China wants to keep their forced slave labor going. This shows whay we should not be like China as Biden would like us to be
https://nationalinterest.org/feature/china-trying-change-what-human-rights-mean-207189
https://nationalinterest.org/feature/china-trying-change-what-human-rights-mean-207189
In September, China’s Ministry of Foreign Affairs made a surprising announcement, stating that “Human rights for all is the shared pursuit of humanity.” This might appear to be a remarkable pivot for China, especially in light of a new research paper showing that its state-sponsor of forced labor in the western province of Xinjiang continues unabated. After all, if human rights mean anything, it is that slavery is bad. However, in the very next paragraph, the Ministry states that “There is no one-size-fits-all model for promoting and protecting human rights. All countries’ independent choice of their own path of human rights development should be respected.” According to China, countries should decide for themselves what constitutes human rights based upon “historical background, cultural heritage, social systems and levels of socio-economic development,” and government leaders are the people within a country who should make this determination.

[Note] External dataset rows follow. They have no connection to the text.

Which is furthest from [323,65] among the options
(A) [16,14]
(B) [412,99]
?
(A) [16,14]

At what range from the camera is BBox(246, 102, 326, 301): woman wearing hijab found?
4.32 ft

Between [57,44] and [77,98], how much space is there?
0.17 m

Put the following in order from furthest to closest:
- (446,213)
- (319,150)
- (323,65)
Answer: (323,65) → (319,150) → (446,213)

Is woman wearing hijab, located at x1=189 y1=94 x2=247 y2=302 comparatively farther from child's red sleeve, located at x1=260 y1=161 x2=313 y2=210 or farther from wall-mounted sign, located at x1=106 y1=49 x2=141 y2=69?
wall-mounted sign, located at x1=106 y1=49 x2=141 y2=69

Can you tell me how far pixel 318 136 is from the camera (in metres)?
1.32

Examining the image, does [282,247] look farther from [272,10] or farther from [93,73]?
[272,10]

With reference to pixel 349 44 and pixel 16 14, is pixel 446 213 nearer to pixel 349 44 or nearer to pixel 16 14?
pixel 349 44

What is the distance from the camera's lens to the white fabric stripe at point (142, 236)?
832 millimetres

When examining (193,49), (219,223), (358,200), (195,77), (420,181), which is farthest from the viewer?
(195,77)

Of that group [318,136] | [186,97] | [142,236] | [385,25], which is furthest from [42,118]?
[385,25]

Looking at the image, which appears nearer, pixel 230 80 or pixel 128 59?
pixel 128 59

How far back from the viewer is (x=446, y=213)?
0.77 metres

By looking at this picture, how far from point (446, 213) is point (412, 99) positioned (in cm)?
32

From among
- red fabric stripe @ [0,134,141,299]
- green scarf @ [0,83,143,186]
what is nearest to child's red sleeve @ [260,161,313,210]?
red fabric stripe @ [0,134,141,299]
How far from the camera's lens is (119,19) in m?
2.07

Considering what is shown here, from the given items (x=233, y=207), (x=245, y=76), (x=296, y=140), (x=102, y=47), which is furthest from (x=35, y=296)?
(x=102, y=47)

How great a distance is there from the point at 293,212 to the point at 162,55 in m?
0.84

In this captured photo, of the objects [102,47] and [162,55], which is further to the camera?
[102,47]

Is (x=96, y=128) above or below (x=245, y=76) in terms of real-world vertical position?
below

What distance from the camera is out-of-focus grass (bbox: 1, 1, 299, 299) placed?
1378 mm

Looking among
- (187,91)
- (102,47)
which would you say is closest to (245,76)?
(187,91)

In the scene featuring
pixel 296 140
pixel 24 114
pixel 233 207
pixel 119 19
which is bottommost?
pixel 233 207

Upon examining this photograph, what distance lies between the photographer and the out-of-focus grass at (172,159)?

In other words, governments get to decide what the phrase “human rights” should mean. For China, its historical background and cultural heritage apparently indicate that forced labor is just fine.
Beijing’s new interpretation of human rights must be a relief to Vladimir Putin, who can now argue that imprisoning political opponents is part of Russia’s historical background—an incontrovertible fact. For Saudi Arabia, the assassination of journalists would be fine, of course, as would torture and death by regimes in Syria, North Korea, and Afghanistan. Indeed, what horror would not be justified by historical background? Even the Holocaust was built upon a cultural heritage of antisemitism and violence against Jews that went back hundreds of years throughout Europe.